DATA ROWS:
· · · · ·

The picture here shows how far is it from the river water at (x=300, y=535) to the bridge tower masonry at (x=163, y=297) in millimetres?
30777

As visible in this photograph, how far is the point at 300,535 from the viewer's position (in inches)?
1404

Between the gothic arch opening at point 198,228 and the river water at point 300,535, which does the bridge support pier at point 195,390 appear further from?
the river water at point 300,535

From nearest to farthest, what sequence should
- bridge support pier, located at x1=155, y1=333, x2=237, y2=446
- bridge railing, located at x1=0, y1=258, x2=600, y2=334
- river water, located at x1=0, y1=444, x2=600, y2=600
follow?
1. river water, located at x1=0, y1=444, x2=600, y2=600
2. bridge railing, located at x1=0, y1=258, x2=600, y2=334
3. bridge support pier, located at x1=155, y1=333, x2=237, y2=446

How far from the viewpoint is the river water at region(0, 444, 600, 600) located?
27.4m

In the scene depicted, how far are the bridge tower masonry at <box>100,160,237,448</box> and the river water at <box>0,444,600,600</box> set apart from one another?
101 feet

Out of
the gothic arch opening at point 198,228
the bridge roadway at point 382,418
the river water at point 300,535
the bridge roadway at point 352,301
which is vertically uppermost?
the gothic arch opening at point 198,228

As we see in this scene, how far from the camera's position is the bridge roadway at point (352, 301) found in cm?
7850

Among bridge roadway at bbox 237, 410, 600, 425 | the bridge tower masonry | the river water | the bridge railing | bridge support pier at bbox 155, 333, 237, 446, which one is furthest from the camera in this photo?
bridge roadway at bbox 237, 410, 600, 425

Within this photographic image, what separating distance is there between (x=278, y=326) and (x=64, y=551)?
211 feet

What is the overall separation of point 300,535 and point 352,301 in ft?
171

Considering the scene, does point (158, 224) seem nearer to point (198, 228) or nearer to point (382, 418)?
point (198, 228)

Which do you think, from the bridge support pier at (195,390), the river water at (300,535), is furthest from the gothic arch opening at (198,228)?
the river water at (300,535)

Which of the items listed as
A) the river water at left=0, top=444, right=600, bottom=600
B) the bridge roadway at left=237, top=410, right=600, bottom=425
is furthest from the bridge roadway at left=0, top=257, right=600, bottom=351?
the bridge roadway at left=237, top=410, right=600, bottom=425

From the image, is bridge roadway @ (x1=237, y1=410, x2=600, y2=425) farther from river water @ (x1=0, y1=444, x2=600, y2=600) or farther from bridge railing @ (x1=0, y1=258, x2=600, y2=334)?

· · · · ·

TASK STATEMENT:
Copy all of the material word for word.

IN RESPONSE:
The picture here shows how far is it from the river water at (x=300, y=535) to the bridge tower masonry at (x=163, y=297) in millimetres?
30777

As visible in this photograph, how far is the point at 300,535 from the viewer's position (in inches)?
1404

Between the gothic arch opening at point 198,228 and the river water at point 300,535, which does the bridge support pier at point 195,390 appear further from?
the river water at point 300,535

From nearest to farthest, what sequence should
- bridge support pier, located at x1=155, y1=333, x2=237, y2=446
- bridge railing, located at x1=0, y1=258, x2=600, y2=334
- river water, located at x1=0, y1=444, x2=600, y2=600
follow?
1. river water, located at x1=0, y1=444, x2=600, y2=600
2. bridge railing, located at x1=0, y1=258, x2=600, y2=334
3. bridge support pier, located at x1=155, y1=333, x2=237, y2=446

How far from the viewpoint is the river water at region(0, 444, 600, 600) located?
27.4m

In the scene depicted, how far are the bridge tower masonry at <box>100,160,237,448</box> and the river water at <box>0,444,600,600</box> set apart from one another?
101 feet

Out of
the gothic arch opening at point 198,228
the bridge roadway at point 382,418
the river water at point 300,535
the bridge roadway at point 352,301
which is vertically uppermost?
the gothic arch opening at point 198,228

As we see in this scene, how far from the camera's position is the bridge roadway at point (352, 301) found in cm?
7850

Among bridge roadway at bbox 237, 410, 600, 425 | the bridge tower masonry | the river water | the bridge railing | bridge support pier at bbox 155, 333, 237, 446, which one is furthest from the camera in this photo?
bridge roadway at bbox 237, 410, 600, 425

Within this photographic image, what separating distance is there between (x=278, y=326) and (x=64, y=551)?
211 feet

What is the overall separation of point 300,535 and point 352,301 in ft?
171

Considering the scene, does point (158, 224) seem nearer to point (198, 228) or nearer to point (382, 418)?
point (198, 228)

Which do you think, from the bridge support pier at (195,390), the river water at (300,535), is furthest from the gothic arch opening at (198,228)?
the river water at (300,535)

Which of the items listed as
A) the river water at left=0, top=444, right=600, bottom=600
B) the bridge roadway at left=237, top=410, right=600, bottom=425
is furthest from the bridge roadway at left=0, top=257, right=600, bottom=351?
the bridge roadway at left=237, top=410, right=600, bottom=425

From the image, is bridge roadway @ (x1=237, y1=410, x2=600, y2=425) farther from river water @ (x1=0, y1=444, x2=600, y2=600) or farther from bridge railing @ (x1=0, y1=258, x2=600, y2=334)?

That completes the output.